» **AVAILABLE DATA**:
++++++++++++++++++++
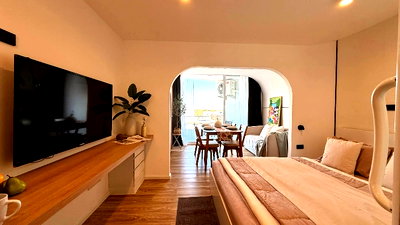 คอนโด เชียงใหม่ : ขายด่วนJC Hill Place เจ็ดยอด ห้องมุม ชั้น 11 วิวดอยสุเทพ ( ห้องรีโนเวทใหม่ ) พร้อมเฟอร์ฯ ใกล้ตลาดสด , มช. , นิมมาน ,เมญ่า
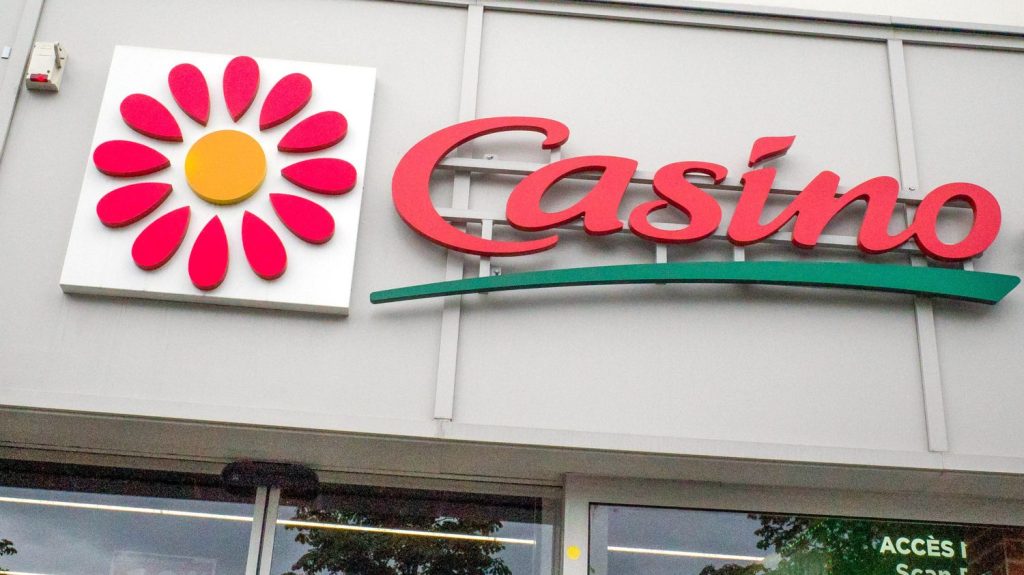 Grande distribution : Casino ferme ses derniers magasins
Une vingtaine de magasins n'ont pas réussi à être vendus comme les autres, dans ce vaste plan de restructuration, et mettent la clef sous la porte d’ici le 1er octobre.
++++++++++++++++++++
What is needed is a word-for-word copy of the lines from the start of the data to the line with "Grande distribution : Casino", inclusive, with no pictures in it.

 คอนโด เชียงใหม่ : ขายด่วนJC Hill Place เจ็ดยอด ห้องมุม ชั้น 11 วิวดอยสุเทพ ( ห้องรีโนเวทใหม่ ) พร้อมเฟอร์ฯ ใกล้ตลาดสด , มช. , นิมมาน ,เมญ่า
 Grande distribution : Casino ferme ses derniers magasins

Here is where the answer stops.